What sheets and blankets do you use to dress the bed?
"I try and shop or use things with a lot of consciousness, and that definitely applies to bedding. Avocado has strong values in terms of how they're producing their products. And everything's really soft and the colors are simple. We love the sheet set—there's no dye added or anything. We also have the white duvet. They're all just classic, comfortable, lovely sheets.
"We also have the Avocado Green Pillows. I would take a hard pillow over a soft pillow, but I'm like Goldilocks with my pillows—they can't be too soft and/or too hard. Just right. So that's always what we look for."
Is it important for you to dance ballet at home? How do you do that in your space?

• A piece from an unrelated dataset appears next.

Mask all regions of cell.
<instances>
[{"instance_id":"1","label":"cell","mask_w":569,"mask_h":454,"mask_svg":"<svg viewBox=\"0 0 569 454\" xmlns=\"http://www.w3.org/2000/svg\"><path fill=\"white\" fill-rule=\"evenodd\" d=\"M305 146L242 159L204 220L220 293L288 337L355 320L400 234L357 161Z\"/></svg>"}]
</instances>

"I teach ballet and I have my own class called Ballet1. It's an exploratory ballet movement class, and I plan my class at home. So I have a piece of Marley, which is the vinyl floor that we dance on, under one of our rugs in the bedroom. I'll pull that up when I want to dance. I have a giant mirror in our bedroom, too."
What have you learned through the process of decorating so many spaces?
"It's funny; in a way, I don't really think of it as decorating. I know some people approach design like a project and they kind of just like to get it done in a month. I am so not like that. I feel like I don't like anything to look too finished or perfect. I mean, it takes me months to even hang one piece of art because I don't want it to be up until I for sure know that's where it belongs. I just buy things when I think they're really special. When you can, it's nice to just buy something you really love versus buying new things for every apartment you move into. If you have that one chair or lamp you love, you can always base everything in a room off it, or it can be the starting point."
Do you have a piece like that in your place now?
"I think that the pieces that Sharif and I made—the little shapes in the living room and the bed—are those pieces. We made them so that they would eschew like, any trends and just be timeless pieces that we can carry through life.
"Sharif is really good at drawing, and I'm terrible. I'm more into references, like I always have a lot of pictures that I like and I can show Sharif. And Sharif didn't engage with social media really at all until this year. He uses books or pure intuition. I would come with a picture and an idea, and then we would just sit and draw things together. And then once we got to a place where we liked it, then we'd have to get specific and make tiny decisions about which way we'd want the woodgrain to go and what type of fasteners we'd want. It was also cool for me to learn a lot more about woodworking and construction and things like that through the process. It was just a fun thing. We design stuff together all the time, even stuff we haven't made yet."
Are there any other objects in the house that are super meaningful to you?
"The lapis candlesticks on our mantel are from Sharif's father, and we both really love lapis. I like putting flowers in them because I think they're kind of wide and it's hard to find a candle that really fits. We live right near the Union Square greenmarket, which makes it easy to get seasonal, beautiful flowers. I have to tell myself to get my food first so I can pick out flowers as a treat on my way back. I also think our rugs are really special because they're all very old and handmade. It's incredible."
You talked earlier about lighting being so important. What makes a space well lit? Are you anti-overhead light?
"Honestly, we don't have quite enough lamps yet. But I think having a lot of lamps is much more beautiful lighting than overhead lighting. And I think candlelight is definitely the best."